Oscar iba ahora un poco más deprisa, aunque la calle 135 no era tan ancha ni frecuentada como Biscayne Boulevard. Cruzamos un canal por un pequeño puente, y cuando Oscar llegó al otro lado aceleró de repente, abriéndose paso entre el tráfico.

—Maldita sea, algo le ha asustado —dijo Deborah—. Nos habrá visto.

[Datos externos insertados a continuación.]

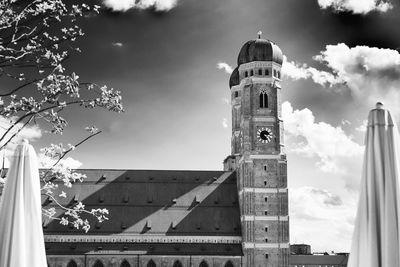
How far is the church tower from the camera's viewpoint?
233ft

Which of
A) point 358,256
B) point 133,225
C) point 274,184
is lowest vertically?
point 358,256

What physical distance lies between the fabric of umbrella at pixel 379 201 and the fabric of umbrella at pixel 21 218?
5.95 m

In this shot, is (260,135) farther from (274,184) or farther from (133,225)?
(133,225)

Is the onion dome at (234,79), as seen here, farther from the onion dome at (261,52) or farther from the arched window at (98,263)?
the arched window at (98,263)

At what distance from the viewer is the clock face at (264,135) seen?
7388cm

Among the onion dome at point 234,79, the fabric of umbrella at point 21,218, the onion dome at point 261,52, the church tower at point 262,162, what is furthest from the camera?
the onion dome at point 234,79

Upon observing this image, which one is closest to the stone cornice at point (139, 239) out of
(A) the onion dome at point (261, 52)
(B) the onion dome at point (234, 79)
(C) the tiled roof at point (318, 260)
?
(A) the onion dome at point (261, 52)

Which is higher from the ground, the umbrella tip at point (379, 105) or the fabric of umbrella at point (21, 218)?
the umbrella tip at point (379, 105)

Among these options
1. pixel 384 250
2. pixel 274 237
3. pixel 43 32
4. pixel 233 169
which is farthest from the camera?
pixel 233 169

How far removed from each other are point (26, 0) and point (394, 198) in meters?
10.7

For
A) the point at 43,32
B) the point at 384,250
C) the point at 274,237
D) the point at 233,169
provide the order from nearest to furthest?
1. the point at 384,250
2. the point at 43,32
3. the point at 274,237
4. the point at 233,169

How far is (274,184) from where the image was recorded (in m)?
72.3

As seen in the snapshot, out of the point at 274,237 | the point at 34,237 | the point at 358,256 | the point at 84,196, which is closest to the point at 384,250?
the point at 358,256

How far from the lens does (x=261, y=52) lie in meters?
76.5
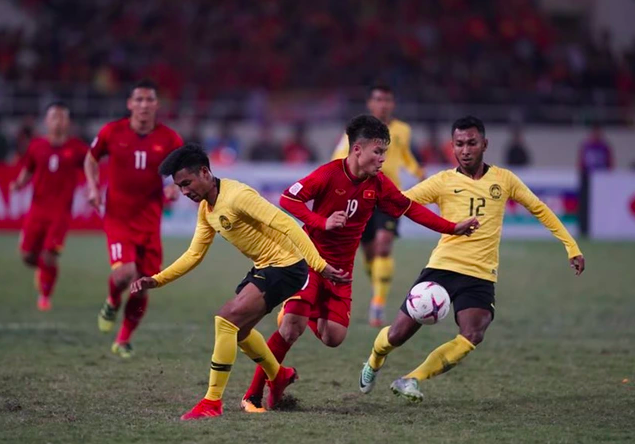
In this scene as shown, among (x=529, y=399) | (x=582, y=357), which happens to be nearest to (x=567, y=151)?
(x=582, y=357)

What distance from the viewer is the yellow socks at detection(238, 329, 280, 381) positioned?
7219 millimetres

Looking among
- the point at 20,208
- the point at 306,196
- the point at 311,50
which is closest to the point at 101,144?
the point at 306,196

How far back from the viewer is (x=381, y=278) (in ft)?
39.5

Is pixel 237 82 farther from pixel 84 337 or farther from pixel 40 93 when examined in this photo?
pixel 84 337

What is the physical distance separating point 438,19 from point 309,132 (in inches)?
228

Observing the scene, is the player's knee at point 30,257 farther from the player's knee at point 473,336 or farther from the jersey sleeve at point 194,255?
the player's knee at point 473,336

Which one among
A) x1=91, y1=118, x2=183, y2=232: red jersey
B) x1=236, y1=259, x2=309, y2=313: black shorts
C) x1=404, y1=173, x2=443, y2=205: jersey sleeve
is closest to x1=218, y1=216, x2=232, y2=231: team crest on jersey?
x1=236, y1=259, x2=309, y2=313: black shorts

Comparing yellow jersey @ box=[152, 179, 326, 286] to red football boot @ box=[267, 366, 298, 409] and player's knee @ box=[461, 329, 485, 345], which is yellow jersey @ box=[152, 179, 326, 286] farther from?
player's knee @ box=[461, 329, 485, 345]

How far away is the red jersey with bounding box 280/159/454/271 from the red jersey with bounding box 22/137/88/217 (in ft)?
19.8

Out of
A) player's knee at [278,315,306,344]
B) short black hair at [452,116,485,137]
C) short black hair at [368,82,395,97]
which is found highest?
short black hair at [368,82,395,97]

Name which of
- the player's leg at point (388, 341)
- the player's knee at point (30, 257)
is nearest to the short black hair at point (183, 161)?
the player's leg at point (388, 341)

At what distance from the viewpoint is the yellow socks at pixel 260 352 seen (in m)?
7.22

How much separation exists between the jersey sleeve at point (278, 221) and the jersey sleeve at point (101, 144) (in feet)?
11.1

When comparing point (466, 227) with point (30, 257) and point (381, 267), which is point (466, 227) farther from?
point (30, 257)
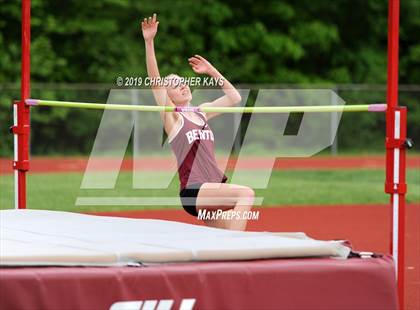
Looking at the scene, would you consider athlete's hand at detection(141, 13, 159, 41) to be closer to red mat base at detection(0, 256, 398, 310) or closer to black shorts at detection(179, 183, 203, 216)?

Aceleró para no rezagarse, manteniendo todavía dos o tres coches entre nosotros y la presa, aunque parecía un poco tonto ahora fingir que no le seguíamos.

Algo le había asustado de verdad, porque Oscar conducía como un loco, peligrosamente con riesgo de chocar contra otros coches o subirse a la acera, y por supuesto, Deborah no iba a perderse aquella especie de competición de mala leche. Se pegó a él, adelantando a coches que todavía estaban intentando recuperarse de su encuentro con Oscar. Se desplazó al último carril de la izquierda, lo cual obligó a un Buick antiguo a apartarse, subirse al bordillo y meterse en el jardín delantero de una casa azul claro después de romper la valla de tela metálica.

¿Ver nuestro pequeño coche camuflado había sido suficiente para que Oscar se comportara así? Era agradable pensarlo y me sentí importante, pero no me lo creí. Hasta el momento, había actuado de manera fría y controlada. De haber querido deshacerse de nosotros, habría efectuado un movimiento repentino y difícil, como subir por el puente levadizo cuando se alzó. Entonces, ¿por qué le había entrado el pánico de repente? Sólo por hacer algo, me incliné hacia delante y miré por el retrovisor lateral. Las letras mayúsculas en la superficie del espejo me revelaron que los objetos estaban más cercanos de lo que aparentaban. Tal como estaban las cosas, este pensamiento era muy deprimente, porque en aquel momento sólo aparecía un objeto en el espejo.

Una furgoneta blanca baqueteada.

Y nos estaba siguiendo a nosotros, y siguiendo a Oscar. A nuestra misma velocidad, adelantando a todo bicho viviente.

—Bien —dije—, no era una estupidez, a fin de cuentas.

Alcé la voz para hacerme oír por encima del chirrido de los neumáticos y las bocinas de los demás conductores.

—Ah, Deborah —dije—, no quiero distraerte de tus deberes de conductora, pero si tienes un momento, ¿te importaría mirar por el retrovisor?

—¿Qué coño quieres decir? —rugió, antes de desviar los ojos hacia el espejo. Fue una suerte que estuviéramos en un tramo recto, porque por un segundo casi se olvidó del volante—. Oh, mierda —susurró.